Why hate Marian Hossa?
He chose the right team.
He chose the better team.
The team he said no to was a Michele Therrien coached team. He knew that a Therrien coached team was not capable of raising Lord Stanley's Cup, and he was right.
What Hossa did was evaluate what each team had and where he felt was his best chance to win the Cup, and last summer that was definitely the Detroit Red Wings.
No one can argue that.
Let us remember, the Pens were not a good team when they took Evgeni Malkin second overall in 2004 Entry Draft. They were not a very good team at all prior to the NHL giving them Sidney Crosby first overall in the 2005 Entry Draft.
They were closer to moving to Kansas City or Hamilton than they were to Lord Stanley.
The Wings have not had an early round pick since they took Martin LaPointe 10th overall in 1991, and we know that they haven't missed the playoffs since.
Making sound back-office decisions has made the Red Wings the best franchise in the NHL.
Eighteen years in a row of playing hockey in May and June carries weight for players seeking to win and win consistently—90+ playoff games since the start of 2002 Stanley Cup Playoffs, the Wings first Cup of the decade and four Cups in 11 years.
The Pens are a team made up of No. 1 and No. 2 picks overall: Fleury, Staal, Malkin, and Crosby.
They had to be a pretty poor team to become a really good team.
The Pens, who were five points out of the playoffs this February, made a coaching change. They were in 10th place in the Eastern Conference and looking very much like your pre-Crosby Penguins.
That's the team Hossa said no to.
Hossa says he has no regrets, "I don't regret it. It could be different circumstances if I signed with Pittsburgh. They probably would've signed some other players and been a different team. We could sit here for hours discussing this. It could've been a different team, so I don't regret it."
So when the Pens changed coaches, the team got life. They played for Dan Bylsma. He coached for them.
○ ○ ○ ○
• _What to do_
a: In the article on Marian Hossa, which player did the Red Wings take 10th overall in 1991?
b: Write out the stretch of the article on Marian Hossa from "Let us remember, the" through "Malkin, and Crosby.".
c: Extend the article on Marian Hossa with a few more sentences after its last line.
The rows aren't needed for any of this.

• _Entries supplied_
○ ○ ○ ○
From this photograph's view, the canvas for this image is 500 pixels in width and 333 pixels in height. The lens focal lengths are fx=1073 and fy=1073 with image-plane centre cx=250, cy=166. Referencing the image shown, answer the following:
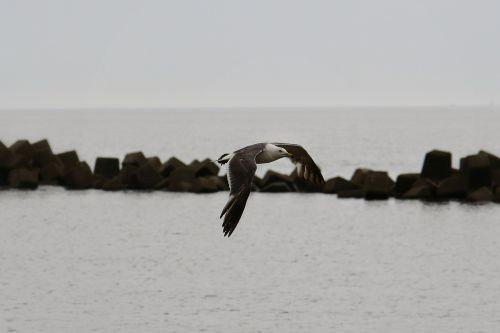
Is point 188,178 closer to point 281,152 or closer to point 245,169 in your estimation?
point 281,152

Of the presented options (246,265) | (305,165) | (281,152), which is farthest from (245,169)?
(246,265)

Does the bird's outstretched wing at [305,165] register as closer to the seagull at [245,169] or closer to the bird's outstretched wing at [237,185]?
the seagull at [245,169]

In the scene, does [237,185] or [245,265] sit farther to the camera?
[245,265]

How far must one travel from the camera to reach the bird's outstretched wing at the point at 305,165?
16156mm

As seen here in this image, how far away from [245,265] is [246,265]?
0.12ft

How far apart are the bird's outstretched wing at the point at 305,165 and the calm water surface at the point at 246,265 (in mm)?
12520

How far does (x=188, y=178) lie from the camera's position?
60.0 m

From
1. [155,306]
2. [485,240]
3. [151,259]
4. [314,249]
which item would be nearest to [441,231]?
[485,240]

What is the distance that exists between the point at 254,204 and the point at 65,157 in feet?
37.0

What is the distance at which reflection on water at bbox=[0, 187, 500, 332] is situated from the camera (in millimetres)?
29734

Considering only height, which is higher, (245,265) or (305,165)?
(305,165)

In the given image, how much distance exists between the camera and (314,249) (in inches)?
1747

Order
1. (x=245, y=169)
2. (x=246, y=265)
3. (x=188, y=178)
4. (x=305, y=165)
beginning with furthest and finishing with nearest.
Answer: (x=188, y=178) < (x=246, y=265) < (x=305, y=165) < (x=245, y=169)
○ ○ ○ ○
• _Answers_
a: Martin LaPointe.

b:
Let us remember, the Pens were not a good team when they took Evgeni Malkin second overall in 2004 Entry Draft. They were not a very good team at all prior to the NHL giving them Sidney Crosby first overall in the 2005 Entry Draft.
They were closer to moving to Kansas City or Hamilton than they were to Lord Stanley.
The Wings have not had an early round pick since they took Martin LaPointe 10th overall in 1991, and we know that they haven't missed the playoffs since.
Making sound back-office decisions has made the Red Wings the best franchise in the NHL.
Eighteen years in a row of playing hockey in May and June carries weight for players seeking to win and win consistently—90+ playoff games since the start of 2002 Stanley Cup Playoffs, the Wings first Cup of the decade and four Cups in 11 years.
The Pens are a team made up of No. 1 and No. 2 picks overall: Fleury, Staal, Malkin, and Crosby.

c:
It was the perfect match.
That is what made this team so strong late in the season.
They also added Chris Kunitz through a trade, and that helped with depth and talent for the Pens.
They didn't jump to a fourth-seed by playing bad hockey. They are a very well coached team with very good players, and one exceptional player in Evgeni Malkin.
Hossa, who struggled in the Finals, was a great addition to the Wings whose talent helped the Wings to the Finals. His play in the Finals was less than stellar, but the Wings loss was more than just Hossa.
It had to do with what Pittsburgh was able to do. They were the better team on Friday, and far better than the Therrien coached team which Hossa said no to.
I'm not saying that the fans don't have a reason to loathe Hossa; he took less money to play for a consistent winner.
Why would he think that anything would change with the team they had in Pittsburgh?
He was right about that team.
He saw that team first hand lose the Stanley Cup. They played okay, but were no where near the level of the Red Wings. Bylsma was capable of getting them to that level. He was coaching in the AHL when Hossa said no to Pittsburgh.
So to Hossa, it seemed that Detroit was the best team to win, win a Cup, and win it now.
They won, but didn't win the Cup.
Hats off Pittsburgh.
Now, let's see if you can carry that pedigree for years to come, cause if you had it, Hossa stays and you may or may not win the Cup.
I don't see it happening, but I also didn't see the Red Wings losing.
So, I guess pigs can fly!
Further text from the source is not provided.